The significance of the cranial base in the development of Class III malocclusion remains uncertain. The purpose of this study was to determine whether the form of the cranial base differs between prepubertal Class I and Class III subjects. Lateral cephalographs of 73 children of European-American descent aged between 5 and 11 years with Class III malocclusion were compared with those of their counterparts with a normal, Class I molar occlusion. The cephalographs were traced, checked, and subdivided into seven age- and sex-matched groups. Average geometries, scaled to an equivalent size, were generated based on 13 craniofacial landmarks by means of Procrustes analysis, and these configurations were statistically tested for equivalence.
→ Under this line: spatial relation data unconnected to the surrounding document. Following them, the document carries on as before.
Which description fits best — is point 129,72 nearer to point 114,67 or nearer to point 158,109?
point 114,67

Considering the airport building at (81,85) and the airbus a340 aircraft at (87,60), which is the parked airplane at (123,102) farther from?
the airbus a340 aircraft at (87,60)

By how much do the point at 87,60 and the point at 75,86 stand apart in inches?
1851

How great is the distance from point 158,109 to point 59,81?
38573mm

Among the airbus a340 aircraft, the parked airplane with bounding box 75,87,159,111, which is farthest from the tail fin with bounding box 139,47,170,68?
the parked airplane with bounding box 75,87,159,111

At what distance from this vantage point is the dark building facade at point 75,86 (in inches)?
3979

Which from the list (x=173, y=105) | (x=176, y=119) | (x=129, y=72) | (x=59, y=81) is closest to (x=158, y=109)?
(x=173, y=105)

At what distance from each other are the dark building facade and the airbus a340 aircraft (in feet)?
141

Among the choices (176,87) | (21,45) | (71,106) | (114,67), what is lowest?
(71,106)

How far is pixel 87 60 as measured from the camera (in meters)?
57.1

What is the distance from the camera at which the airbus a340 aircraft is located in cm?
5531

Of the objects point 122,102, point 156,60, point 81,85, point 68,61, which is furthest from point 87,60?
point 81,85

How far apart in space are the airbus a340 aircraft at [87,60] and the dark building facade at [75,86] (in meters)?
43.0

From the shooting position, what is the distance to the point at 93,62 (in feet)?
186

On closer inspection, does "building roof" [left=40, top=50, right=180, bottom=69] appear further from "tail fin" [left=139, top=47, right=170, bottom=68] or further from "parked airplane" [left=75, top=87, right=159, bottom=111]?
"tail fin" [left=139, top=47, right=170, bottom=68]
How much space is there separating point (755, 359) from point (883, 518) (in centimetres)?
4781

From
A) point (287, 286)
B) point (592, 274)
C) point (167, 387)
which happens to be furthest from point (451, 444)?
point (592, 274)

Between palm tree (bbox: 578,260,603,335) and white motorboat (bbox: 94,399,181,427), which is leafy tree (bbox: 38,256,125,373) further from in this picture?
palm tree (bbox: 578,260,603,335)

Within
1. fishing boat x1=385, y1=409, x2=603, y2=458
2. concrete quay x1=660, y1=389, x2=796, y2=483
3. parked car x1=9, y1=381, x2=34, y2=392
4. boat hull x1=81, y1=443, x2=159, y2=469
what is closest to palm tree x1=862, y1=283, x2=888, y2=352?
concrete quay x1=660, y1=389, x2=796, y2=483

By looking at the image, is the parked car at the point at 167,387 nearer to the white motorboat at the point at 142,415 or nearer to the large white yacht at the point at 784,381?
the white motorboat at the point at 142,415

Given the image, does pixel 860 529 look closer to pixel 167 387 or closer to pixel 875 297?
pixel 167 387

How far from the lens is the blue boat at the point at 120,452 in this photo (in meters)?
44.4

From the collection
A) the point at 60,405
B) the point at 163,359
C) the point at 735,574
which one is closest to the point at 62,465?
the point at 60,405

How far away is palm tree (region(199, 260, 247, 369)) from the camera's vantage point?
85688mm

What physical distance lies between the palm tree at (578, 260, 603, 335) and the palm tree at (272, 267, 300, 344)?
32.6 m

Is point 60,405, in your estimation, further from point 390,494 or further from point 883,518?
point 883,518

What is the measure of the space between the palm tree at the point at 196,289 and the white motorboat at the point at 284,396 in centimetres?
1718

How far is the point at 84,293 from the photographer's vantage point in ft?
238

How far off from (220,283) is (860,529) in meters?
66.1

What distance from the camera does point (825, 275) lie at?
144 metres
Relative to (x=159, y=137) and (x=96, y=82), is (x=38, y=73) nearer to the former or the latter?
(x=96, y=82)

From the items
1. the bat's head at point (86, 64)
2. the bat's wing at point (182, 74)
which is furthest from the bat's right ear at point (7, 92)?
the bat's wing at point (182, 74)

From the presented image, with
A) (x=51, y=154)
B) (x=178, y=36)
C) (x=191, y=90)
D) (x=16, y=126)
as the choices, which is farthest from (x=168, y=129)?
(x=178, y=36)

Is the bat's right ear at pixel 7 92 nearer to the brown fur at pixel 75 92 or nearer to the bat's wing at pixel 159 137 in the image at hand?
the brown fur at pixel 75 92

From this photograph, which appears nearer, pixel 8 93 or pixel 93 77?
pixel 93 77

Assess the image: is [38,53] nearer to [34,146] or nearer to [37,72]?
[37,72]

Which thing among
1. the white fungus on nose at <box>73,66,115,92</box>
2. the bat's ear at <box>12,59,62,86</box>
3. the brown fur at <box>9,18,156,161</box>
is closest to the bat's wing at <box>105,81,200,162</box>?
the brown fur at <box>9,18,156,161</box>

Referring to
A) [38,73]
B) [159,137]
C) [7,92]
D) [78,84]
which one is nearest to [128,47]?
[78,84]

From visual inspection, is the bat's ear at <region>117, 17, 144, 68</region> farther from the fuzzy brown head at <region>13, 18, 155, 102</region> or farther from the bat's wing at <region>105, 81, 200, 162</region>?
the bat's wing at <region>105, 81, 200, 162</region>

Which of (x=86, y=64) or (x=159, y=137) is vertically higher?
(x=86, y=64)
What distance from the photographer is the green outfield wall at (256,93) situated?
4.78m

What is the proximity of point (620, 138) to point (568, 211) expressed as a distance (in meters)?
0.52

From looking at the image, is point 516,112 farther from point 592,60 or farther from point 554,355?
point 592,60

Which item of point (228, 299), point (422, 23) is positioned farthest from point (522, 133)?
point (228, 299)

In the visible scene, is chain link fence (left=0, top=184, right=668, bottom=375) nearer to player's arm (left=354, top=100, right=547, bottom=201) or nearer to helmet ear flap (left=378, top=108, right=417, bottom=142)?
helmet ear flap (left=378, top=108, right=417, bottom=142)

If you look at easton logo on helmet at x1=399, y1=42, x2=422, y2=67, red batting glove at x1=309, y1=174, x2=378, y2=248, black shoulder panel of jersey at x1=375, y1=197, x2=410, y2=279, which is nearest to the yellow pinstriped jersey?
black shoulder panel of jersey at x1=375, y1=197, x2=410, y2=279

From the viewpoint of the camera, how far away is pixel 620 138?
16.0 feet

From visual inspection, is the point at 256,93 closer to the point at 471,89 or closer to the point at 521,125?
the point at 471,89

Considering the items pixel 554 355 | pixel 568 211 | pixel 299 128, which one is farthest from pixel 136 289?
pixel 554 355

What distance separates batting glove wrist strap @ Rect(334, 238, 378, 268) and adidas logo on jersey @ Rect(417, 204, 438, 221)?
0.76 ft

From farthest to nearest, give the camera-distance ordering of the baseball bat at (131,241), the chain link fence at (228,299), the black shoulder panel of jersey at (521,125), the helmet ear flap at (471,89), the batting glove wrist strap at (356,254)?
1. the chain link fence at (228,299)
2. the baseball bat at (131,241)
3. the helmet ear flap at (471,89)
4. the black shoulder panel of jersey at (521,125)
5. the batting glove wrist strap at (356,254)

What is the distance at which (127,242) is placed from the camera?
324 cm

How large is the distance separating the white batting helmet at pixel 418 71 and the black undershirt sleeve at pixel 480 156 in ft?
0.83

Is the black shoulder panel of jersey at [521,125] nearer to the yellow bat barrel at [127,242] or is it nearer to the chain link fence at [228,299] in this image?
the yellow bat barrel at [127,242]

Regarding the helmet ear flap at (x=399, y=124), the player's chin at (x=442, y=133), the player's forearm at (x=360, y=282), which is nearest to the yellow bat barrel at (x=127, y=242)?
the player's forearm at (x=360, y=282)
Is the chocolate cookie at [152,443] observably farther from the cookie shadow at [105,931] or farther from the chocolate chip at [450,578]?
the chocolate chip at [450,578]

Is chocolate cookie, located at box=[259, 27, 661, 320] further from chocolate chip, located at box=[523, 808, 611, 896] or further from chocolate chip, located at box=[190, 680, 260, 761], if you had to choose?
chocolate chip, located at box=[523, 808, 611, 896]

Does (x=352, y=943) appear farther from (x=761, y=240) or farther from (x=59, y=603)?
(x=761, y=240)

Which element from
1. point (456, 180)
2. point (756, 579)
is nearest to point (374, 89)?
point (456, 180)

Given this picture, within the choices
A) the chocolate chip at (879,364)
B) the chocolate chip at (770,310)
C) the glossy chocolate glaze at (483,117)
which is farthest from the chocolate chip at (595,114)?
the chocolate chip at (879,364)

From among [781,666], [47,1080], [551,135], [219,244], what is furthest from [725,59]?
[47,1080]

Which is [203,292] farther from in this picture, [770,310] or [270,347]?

Bivariate and multivariate analyses utilizing 5 linear and angular measurements were undertaken to corroborate the Procrustes analysis. Graphical analysis, utilizing thin-plate spline and finite element methods, was performed for localization of differences in cranial base morphology. Results indicated that cranial base morphology differed statistically for all age-wise comparisons. Graphical analysis revealed that the greatest differences in morphology occurred in the posterior cranial base region, which generally consisted of horizontal compression, vertical expansion, and size contraction. The sphenoidal region displayed expansion, while the anterior regions showed shearing and local increases in size. It is concluded that the shape of the cranial base differs in subjects with Class III malocclusion compared with the normal Class I configuration, due in part to deficient orthocephalization, or failure of the cranial base to flatten during development.
颅底在Ⅲ类错牙合畸形发展中的意义仍不明确。本研究的目的是确定青春期前Ⅰ类和Ⅲ类受试者的颅底形态是否存在差异。将73名年龄在5至11岁之间的欧美裔Ⅲ类错牙合畸形儿童的头颅侧位片与其具有正常Ⅰ类磨牙咬合的同龄人进行比较。对头颅侧位片进行描图、检查,并细分为7个年龄和性别匹配的组。通过普氏分析,基于13个颅面标志点生成平均几何形状,并将其缩放到等效大小,然后对这些构型进行等效性统计检验。利用5项线性和角度测量进行双变量和多变量分析,以证实普氏分析。采用薄板样条法和有限元法进行图形分析,以定位颅底形态的差异。结果表明,在所有年龄组的比较中,颅底形态在统计学上存在差异。图形分析显示,形态差异最大的部位出现在颅底后部区域,该区域通常表现为水平压缩、垂直扩展和尺寸缩小。蝶骨区域表现为扩展,而前部区域则出现剪切和局部尺寸增加。研究得出结论,Ⅲ类错牙合畸形受试者的颅底形状与正常Ⅰ类构型不同,部分原因是正颅化不足,即颅底在发育过程中未能变平。